At its peak this year, the pound had gained around 3.5% against the US dollar. This has fuelled a number of warnings – 137 alone in the first six months of 2014 – from UK companies that profits will be lower in coming months as UK exports lose their competitiveness. Although GBP/USD has since declined, the pound is still 12% higher than it was in mid-2013. This goes some way to explaining why the FTSE 250’s rally has faltered. Investors are concerned that UK firms will see further declines in profits, and so allocations to companies in the index have been cut back. It is important to keep this all in context, however – the pound is still 20% weaker against the US dollar compared to its peak in 2007. It’s unlikely we’ll see CEOs praising a weaker pound for higher profits if this rally in GBP/USD comes to an end, however.
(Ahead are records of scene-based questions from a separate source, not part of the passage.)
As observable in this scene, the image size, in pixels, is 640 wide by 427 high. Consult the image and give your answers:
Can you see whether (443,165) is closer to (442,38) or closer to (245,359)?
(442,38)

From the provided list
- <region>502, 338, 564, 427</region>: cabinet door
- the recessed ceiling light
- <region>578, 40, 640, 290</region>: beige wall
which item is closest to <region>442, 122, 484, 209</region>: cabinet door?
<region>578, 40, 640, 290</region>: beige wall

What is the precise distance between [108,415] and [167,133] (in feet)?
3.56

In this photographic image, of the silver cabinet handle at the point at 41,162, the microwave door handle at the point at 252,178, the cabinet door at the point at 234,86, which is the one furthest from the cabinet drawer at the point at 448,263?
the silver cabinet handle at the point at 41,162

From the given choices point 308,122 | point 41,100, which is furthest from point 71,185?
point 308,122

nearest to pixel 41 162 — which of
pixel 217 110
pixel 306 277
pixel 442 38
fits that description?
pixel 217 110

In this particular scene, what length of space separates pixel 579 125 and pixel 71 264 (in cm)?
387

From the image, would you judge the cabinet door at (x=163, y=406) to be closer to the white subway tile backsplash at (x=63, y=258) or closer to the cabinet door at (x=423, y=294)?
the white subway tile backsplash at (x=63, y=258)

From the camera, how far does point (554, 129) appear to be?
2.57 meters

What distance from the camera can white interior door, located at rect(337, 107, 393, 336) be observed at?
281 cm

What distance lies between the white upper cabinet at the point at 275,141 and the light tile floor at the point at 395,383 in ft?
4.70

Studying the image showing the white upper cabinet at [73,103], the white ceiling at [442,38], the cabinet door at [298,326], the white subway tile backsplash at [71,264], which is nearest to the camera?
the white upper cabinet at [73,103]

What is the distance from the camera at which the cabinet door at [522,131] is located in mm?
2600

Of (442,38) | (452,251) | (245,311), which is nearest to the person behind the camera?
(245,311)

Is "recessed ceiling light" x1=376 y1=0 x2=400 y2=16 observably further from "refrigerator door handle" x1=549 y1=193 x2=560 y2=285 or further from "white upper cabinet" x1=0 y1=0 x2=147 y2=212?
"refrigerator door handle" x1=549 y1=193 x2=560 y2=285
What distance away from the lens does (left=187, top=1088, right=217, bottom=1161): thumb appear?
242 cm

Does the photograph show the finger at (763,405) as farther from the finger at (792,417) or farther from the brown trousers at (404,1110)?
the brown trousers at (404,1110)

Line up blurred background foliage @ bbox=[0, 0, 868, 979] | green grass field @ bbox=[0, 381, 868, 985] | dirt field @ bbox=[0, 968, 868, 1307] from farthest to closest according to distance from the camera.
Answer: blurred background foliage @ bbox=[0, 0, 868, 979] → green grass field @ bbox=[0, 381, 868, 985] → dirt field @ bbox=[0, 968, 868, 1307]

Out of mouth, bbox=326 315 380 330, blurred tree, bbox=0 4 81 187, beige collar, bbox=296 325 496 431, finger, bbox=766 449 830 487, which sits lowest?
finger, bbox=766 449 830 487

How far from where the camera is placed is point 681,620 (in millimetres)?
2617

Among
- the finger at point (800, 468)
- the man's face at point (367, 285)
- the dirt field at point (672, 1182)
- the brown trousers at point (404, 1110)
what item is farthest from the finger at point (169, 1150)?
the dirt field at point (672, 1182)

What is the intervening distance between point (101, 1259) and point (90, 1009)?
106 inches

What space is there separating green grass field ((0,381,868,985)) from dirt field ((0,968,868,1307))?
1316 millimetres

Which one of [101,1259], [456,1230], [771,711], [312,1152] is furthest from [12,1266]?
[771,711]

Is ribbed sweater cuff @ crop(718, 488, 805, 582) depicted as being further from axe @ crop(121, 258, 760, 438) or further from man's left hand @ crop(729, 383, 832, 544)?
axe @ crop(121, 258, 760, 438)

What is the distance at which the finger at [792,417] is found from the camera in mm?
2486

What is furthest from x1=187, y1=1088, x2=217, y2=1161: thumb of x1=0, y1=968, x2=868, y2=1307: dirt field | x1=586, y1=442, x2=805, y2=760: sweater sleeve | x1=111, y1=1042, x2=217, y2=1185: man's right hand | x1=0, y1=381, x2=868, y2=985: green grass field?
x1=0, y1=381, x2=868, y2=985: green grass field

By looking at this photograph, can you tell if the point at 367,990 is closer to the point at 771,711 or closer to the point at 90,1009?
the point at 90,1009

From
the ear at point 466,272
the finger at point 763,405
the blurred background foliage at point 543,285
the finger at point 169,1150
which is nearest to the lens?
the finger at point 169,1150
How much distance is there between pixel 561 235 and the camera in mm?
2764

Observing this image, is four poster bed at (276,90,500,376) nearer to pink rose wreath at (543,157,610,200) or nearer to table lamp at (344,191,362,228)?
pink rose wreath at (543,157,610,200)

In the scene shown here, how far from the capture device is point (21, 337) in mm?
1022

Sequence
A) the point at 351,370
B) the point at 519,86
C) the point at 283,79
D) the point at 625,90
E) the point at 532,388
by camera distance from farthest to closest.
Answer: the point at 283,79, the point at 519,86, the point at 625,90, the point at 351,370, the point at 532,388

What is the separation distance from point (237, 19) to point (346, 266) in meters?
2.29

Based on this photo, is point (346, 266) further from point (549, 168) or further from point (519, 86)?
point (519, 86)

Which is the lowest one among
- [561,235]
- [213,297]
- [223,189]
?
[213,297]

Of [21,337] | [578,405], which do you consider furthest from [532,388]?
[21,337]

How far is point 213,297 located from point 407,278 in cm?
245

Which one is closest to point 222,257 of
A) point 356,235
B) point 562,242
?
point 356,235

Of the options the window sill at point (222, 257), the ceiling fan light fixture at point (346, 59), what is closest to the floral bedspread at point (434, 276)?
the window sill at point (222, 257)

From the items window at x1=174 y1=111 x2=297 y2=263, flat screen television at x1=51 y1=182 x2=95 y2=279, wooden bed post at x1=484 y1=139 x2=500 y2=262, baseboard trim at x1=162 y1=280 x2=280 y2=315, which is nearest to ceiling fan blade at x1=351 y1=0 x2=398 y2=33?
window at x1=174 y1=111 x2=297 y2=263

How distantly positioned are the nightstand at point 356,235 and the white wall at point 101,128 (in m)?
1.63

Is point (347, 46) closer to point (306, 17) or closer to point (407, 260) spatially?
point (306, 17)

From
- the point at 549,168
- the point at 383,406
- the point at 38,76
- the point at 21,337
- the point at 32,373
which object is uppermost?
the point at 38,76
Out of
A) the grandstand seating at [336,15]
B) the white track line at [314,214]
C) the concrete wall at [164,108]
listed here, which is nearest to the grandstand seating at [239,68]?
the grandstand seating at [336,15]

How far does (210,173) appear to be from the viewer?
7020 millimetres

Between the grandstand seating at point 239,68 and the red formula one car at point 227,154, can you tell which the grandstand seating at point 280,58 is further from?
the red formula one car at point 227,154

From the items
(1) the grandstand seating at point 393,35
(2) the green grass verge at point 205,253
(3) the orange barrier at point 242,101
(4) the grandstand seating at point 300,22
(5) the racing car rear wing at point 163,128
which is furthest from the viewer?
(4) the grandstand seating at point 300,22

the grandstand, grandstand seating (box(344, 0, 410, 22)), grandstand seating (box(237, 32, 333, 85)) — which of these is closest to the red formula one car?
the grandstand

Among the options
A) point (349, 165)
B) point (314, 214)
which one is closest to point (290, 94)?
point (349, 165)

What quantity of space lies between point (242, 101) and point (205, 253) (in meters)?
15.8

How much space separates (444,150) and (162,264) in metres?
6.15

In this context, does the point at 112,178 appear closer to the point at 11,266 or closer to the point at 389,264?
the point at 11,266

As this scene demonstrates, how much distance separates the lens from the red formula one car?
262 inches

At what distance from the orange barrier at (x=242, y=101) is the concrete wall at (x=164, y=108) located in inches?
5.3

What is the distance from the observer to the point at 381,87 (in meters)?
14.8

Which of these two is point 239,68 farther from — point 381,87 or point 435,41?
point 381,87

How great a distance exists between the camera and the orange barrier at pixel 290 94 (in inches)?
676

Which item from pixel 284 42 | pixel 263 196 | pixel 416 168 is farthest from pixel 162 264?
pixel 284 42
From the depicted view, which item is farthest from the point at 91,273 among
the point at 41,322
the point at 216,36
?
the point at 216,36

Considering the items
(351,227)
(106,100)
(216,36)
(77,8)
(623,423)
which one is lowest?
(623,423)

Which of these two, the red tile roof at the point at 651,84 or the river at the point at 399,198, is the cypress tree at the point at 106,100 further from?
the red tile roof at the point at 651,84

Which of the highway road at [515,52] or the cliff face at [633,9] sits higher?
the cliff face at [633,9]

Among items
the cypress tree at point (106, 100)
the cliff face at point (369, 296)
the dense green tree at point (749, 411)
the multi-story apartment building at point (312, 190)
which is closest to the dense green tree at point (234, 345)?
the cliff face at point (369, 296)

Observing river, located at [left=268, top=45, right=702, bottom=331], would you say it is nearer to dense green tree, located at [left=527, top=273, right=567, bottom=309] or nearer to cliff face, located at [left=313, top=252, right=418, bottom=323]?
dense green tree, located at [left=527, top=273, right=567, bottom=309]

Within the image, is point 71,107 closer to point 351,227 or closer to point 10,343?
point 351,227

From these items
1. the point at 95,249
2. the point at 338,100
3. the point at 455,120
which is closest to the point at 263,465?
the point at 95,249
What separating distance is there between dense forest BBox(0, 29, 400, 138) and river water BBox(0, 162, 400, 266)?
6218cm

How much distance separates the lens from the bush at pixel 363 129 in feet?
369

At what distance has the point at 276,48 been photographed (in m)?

The FTSE 250 is now 7% from its high of early March, and has slipped to its lowest level since mid-December. The 50-DMA is now below its 200-day counterpart for the first time since February 2012, with the ‘death cross’ occurring for the first time since August 2011.
The level 15,100 has seen buyers step in again, as was the case in December 2014, when this level coincided with the 100-DMA. Now, however, the 100-DMA is on the verge of crossing lower, as the index gives back gains of the past eight months. If 15,100 is breached then there is little potential support ahead of the 14,630 level, the low of October 2013.
Any bounce to the upside would need to clear the 200-DMA at 15,810/15,820, before moving to challenge the July high just above 16,000.